As partículas de lipoproteínas na amostra podem absorver luz, de forma inversamente proporcional ao comprimento de onda no espectro visível (300 a 700 nm) sem picos de absorção específicos no meio. Assim, os métodos que usam comprimentos de onda mais baixos são mais afetados pela lipemia. Alanina aminotransferase, aspartato aminotransferase e glicose são fortemente afetados pela lipemia. Da mesma forma, a lipemia pode afetar a medição de sódio resultando em pseudohiponatremia, quando o sódio é medido pela técnica de íon seletivo indireto ou por fotometria de chama porque o sódio é hidrossolúvel e o incremento de lipídeos no soro irá deslocar o compartimento de água levando a uma diminuição na proporção de água. Esse efeito não é encontrado se o sódio sérico for determinado pelo método de íon seletivo direto.

Icterícia

A icterícia torna-se clinicamente visível quando a concentração de bilirrubina total encontra acima de 3 mg/dL. Hiperbilirrubinemia pode se desenvolver com predominância de bilirrubina livre ou conjugada. Excesso de bilirrubina livre é mais frequentemente causado por liberação aumentada de bilirrubina, ou por redução na sua captação ou na sua conjugação hepática (icterícia hemolítica). O excesso de bilirrubina conjugada é mais frequentemente causada por disfunção hepatocelular (icterícia hepática), ou por lentidão na saída da bile do fígado (colestase intra-hepática) ou obstrução do fluxo biliar extra-hepático (icterícia obstrutiva). Parte da interferência da bilirrubina é devida por suas propriedades espectrais: a bilirrubina tem maior absorbância no comprimento de onda entre 340 e 500 nm e uma hiperbilirrubinemia induz alta absorbância de fundo, proporcional à sua concentração, interferindo principalmente com determinações de espectrofotometria.

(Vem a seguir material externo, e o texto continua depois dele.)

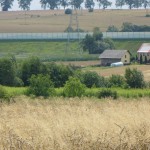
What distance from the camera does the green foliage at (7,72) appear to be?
1412 inches

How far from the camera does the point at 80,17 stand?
11569 cm

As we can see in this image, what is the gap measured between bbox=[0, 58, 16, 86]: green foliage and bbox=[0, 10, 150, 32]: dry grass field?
194ft

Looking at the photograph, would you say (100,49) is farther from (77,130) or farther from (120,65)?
(77,130)

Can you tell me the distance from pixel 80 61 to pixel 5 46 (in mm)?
18870

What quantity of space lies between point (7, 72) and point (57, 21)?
246 ft

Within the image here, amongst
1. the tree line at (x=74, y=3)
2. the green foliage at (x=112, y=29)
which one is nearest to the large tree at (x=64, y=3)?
the tree line at (x=74, y=3)

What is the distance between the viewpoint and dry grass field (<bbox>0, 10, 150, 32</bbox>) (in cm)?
9894

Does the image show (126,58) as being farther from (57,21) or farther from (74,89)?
(57,21)

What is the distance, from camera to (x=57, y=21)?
110 metres

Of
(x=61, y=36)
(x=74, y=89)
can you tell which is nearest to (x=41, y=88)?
(x=74, y=89)

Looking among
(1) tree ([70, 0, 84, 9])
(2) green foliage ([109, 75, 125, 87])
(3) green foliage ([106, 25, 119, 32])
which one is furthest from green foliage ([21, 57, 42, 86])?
(1) tree ([70, 0, 84, 9])

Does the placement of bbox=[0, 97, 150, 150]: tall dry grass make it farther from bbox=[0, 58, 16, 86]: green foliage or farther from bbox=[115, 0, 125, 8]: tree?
bbox=[115, 0, 125, 8]: tree

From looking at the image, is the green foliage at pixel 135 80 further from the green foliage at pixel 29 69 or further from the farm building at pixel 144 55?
the farm building at pixel 144 55

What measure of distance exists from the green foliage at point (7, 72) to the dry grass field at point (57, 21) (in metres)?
59.1
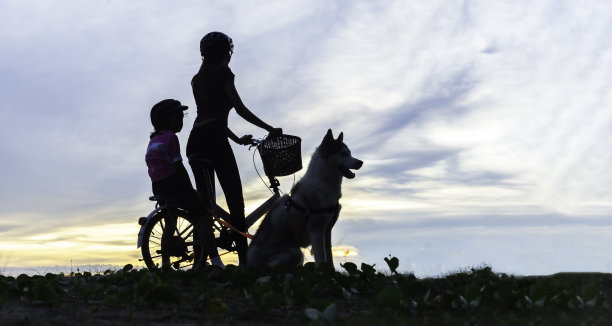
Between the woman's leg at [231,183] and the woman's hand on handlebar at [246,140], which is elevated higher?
the woman's hand on handlebar at [246,140]

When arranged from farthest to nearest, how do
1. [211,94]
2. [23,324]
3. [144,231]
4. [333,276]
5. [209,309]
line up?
[144,231], [211,94], [333,276], [209,309], [23,324]

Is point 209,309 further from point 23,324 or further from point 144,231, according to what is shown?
point 144,231

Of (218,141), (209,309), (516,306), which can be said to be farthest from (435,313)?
(218,141)

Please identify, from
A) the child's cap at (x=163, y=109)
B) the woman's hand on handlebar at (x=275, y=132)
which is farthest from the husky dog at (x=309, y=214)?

Outra parte da interferência da bilirrubina obedece à sua capacidade em reagir quimicamente com alguns reagentes: como a bilirrubina interatua com reações que usam a peroxidase, o peróxido de hidrogênio gerado durante a reação química é utilizado pela bilirrubina, causando baixos resultados de creatinina, glicose, colesterol, triglicerídeos, fósforo, ácido úrico e proteínas totais. A bilirrubina também causa subestimação na medição de fósforo que usa o método UV com formação de fosfomolibdato.